Data for the task>
= = = = = = =

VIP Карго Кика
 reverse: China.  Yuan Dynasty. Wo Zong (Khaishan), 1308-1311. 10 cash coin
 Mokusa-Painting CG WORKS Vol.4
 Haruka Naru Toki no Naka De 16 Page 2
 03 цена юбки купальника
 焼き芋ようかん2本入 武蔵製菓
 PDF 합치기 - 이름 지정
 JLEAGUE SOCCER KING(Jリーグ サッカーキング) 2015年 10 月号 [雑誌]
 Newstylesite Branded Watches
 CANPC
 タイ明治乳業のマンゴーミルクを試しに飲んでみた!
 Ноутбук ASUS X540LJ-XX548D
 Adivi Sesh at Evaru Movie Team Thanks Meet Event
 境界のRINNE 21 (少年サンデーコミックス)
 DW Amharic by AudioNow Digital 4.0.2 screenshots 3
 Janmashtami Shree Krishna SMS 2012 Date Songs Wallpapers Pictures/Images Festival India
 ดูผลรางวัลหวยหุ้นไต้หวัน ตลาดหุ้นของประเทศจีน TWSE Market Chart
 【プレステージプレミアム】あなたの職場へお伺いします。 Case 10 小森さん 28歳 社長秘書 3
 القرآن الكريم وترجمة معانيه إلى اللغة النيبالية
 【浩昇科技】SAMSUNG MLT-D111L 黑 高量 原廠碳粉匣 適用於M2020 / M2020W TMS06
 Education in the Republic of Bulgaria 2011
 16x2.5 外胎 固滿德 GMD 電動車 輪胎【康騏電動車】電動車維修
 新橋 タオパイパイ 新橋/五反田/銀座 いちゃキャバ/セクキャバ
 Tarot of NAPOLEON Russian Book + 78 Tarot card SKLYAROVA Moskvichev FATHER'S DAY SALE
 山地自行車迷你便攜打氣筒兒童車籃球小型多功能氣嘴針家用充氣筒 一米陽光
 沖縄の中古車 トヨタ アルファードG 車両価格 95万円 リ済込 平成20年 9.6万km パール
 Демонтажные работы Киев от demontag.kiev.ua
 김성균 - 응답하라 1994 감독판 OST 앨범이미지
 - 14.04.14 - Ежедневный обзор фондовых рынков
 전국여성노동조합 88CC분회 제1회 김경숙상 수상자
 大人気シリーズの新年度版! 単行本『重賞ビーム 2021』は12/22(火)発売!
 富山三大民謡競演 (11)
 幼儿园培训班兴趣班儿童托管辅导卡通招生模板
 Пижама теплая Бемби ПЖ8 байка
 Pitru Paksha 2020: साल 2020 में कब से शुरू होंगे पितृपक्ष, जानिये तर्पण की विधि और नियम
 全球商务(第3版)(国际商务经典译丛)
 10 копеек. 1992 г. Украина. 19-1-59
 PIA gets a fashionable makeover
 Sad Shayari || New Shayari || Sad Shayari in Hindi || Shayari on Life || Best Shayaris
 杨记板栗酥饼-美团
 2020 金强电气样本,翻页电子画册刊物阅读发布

= = = = = = =

Work task>
With the line containing "適用於M2020 / M2020W TMS06" as the start and the last line of the entries as the end, print that whole span exactly.

The answer>
 【浩昇科技】SAMSUNG MLT-D111L 黑 高量 原廠碳粉匣 適用於M2020 / M2020W TMS06
 Education in the Republic of Bulgaria 2011
 16x2.5 外胎 固滿德 GMD 電動車 輪胎【康騏電動車】電動車維修
 新橋 タオパイパイ 新橋/五反田/銀座 いちゃキャバ/セクキャバ
 Tarot of NAPOLEON Russian Book + 78 Tarot card SKLYAROVA Moskvichev FATHER'S DAY SALE
 山地自行車迷你便攜打氣筒兒童車籃球小型多功能氣嘴針家用充氣筒 一米陽光
 沖縄の中古車 トヨタ アルファードG 車両価格 95万円 リ済込 平成20年 9.6万km パール
 Демонтажные работы Киев от demontag.kiev.ua
 김성균 - 응답하라 1994 감독판 OST 앨범이미지
 - 14.04.14 - Ежедневный обзор фондовых рынков
 전국여성노동조합 88CC분회 제1회 김경숙상 수상자
 大人気シリーズの新年度版! 単行本『重賞ビーム 2021』は12/22(火)発売!
 富山三大民謡競演 (11)
 幼儿园培训班兴趣班儿童托管辅导卡通招生模板
 Пижама теплая Бемби ПЖ8 байка
 Pitru Paksha 2020: साल 2020 में कब से शुरू होंगे पितृपक्ष, जानिये तर्पण की विधि और नियम
 全球商务(第3版)(国际商务经典译丛)
 10 копеек. 1992 г. Украина. 19-1-59
 PIA gets a fashionable makeover
 Sad Shayari || New Shayari || Sad Shayari in Hindi || Shayari on Life || Best Shayaris
 杨记板栗酥饼-美团
 2020 金强电气样本,翻页电子画册刊物阅读发布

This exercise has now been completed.